Die Hochschule stellte ihren Lehrbetrieb teilweise ein. „Diese Form des Protests ist nicht auf Dialog ausgerichtet. Eine Besetzung ist auf dem Gelände der FU Berlin nicht akzeptabel. Wir stehen für einen wissenschaftlichen Dialog zur Verfügung aber nicht auf diese Weise“, sagte Universitätspräsident Günter Ziegler in einer Mitteilung.

In Leipzig haben am Dienstagnachmittag mehrere Personen das Audimax der Universität besetzt. Einsatzkräfte der Polizei seien unterwegs, um sich ein Bild von der Lage zu verschaffen, teilte die Polizei auf Anfrage mit. Die Universität gab an, dass 50 bis 60 Besetzerinnen und Besetzer beteiligt seien.

Nach Angaben der Konferenz Sächsischer Studierendenschaften (KSS) handelt es sich hierbei um die Gruppe „Palestine Campus“. Demnach sollen sie auch Zelte auf dem Innenhof des Hauptcampus aufgeschlagen haben.
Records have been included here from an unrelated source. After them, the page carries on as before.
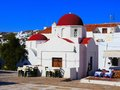 Traditional greece church with cafe tables on the island of mykonos Royalty Free Stock Images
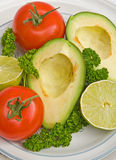 Avocado, tomatoes and limes. Royalty Free Stock Image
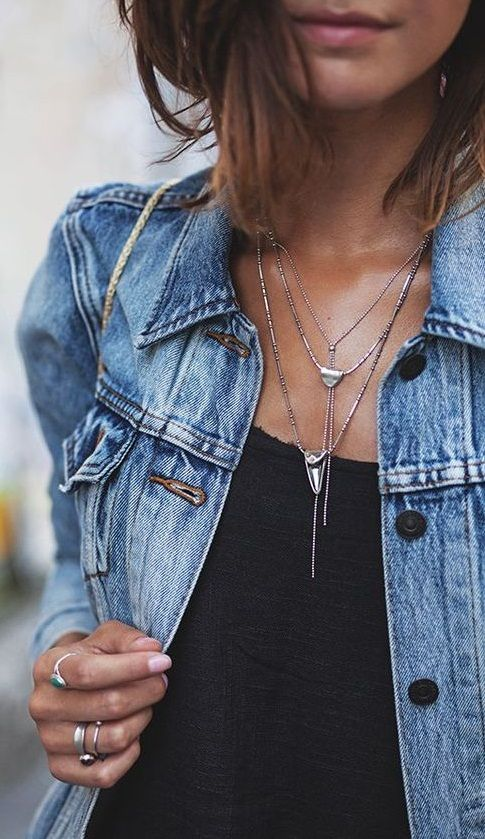 denim jacket. silver layered necklace.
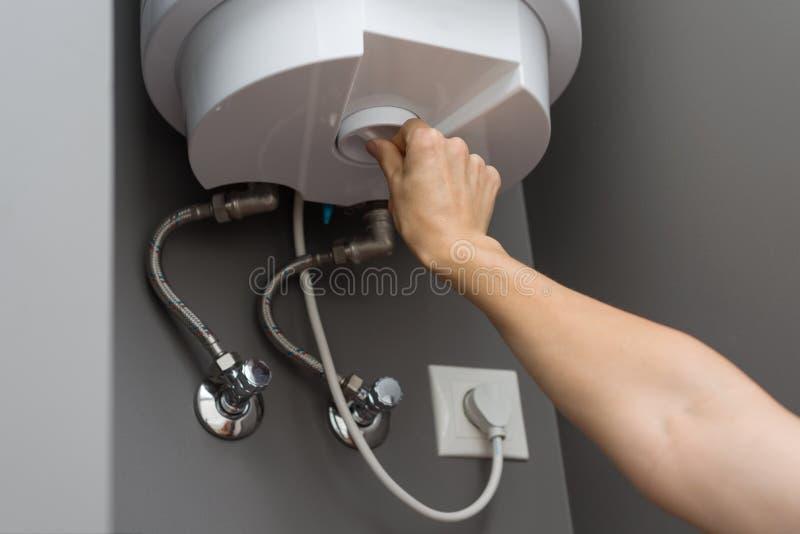 La mujer da la temperatura del ajuste del agua en caldera eléctrica del calentador El interior detalla el primer foto de archivo libre de regalías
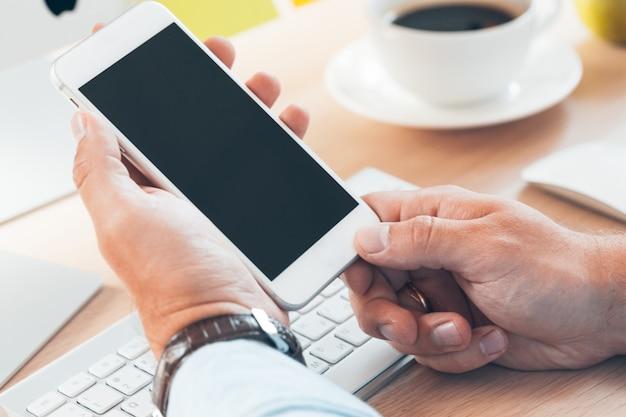 Hombre con teléfono móvil inteligente, manos de hombre de negocios con teléfono celular en el escritorio de la oficina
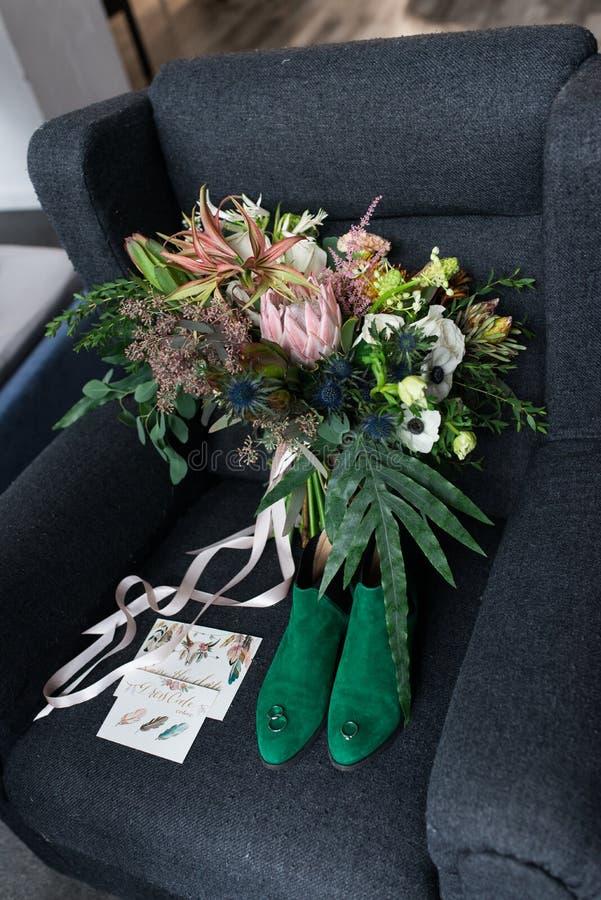 Bouquet vert riche de mariage avec les rubans roses sur le fauteuil gris Chaussures nuptiales vertes, et un mensonge élogieux de  photos libres de droits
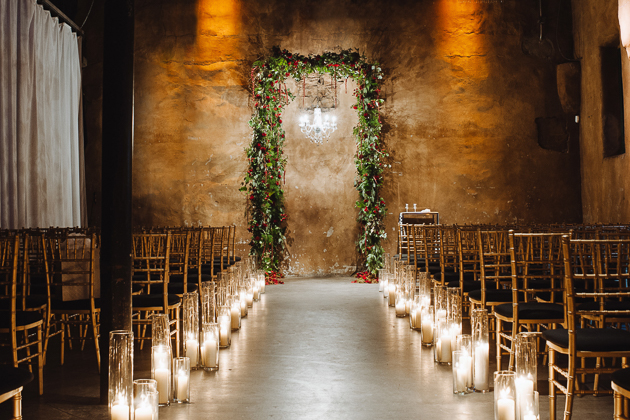 Fermenting Cellar Toronto Wedding Photographer. Candlelit lined pathway to a floral framed altar.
Nach KSS-Angaben beteiligen sich auch andere Gruppen an der Aktion. Genauere Details waren zunächst nicht bekannt.

Die KSS forderte das Rektorat zur sofortigen Räumung des Audimax und des Protestcamps auf. „Das Rektorat der Universität Leipzig muss die Besetzung und das Protestcamp sofort beenden“, sagte KSS-Sprecher Paul Steinbrecher. Die Gruppen, die den Campus besetzen, seien in der Vergangenheit mit zutiefst antisemitischen Aussagen aufgefallen. Aktuell sei die Sicherheit von jüdischen und israelischen Studierenden und Mitarbeitenden akut gefährdet.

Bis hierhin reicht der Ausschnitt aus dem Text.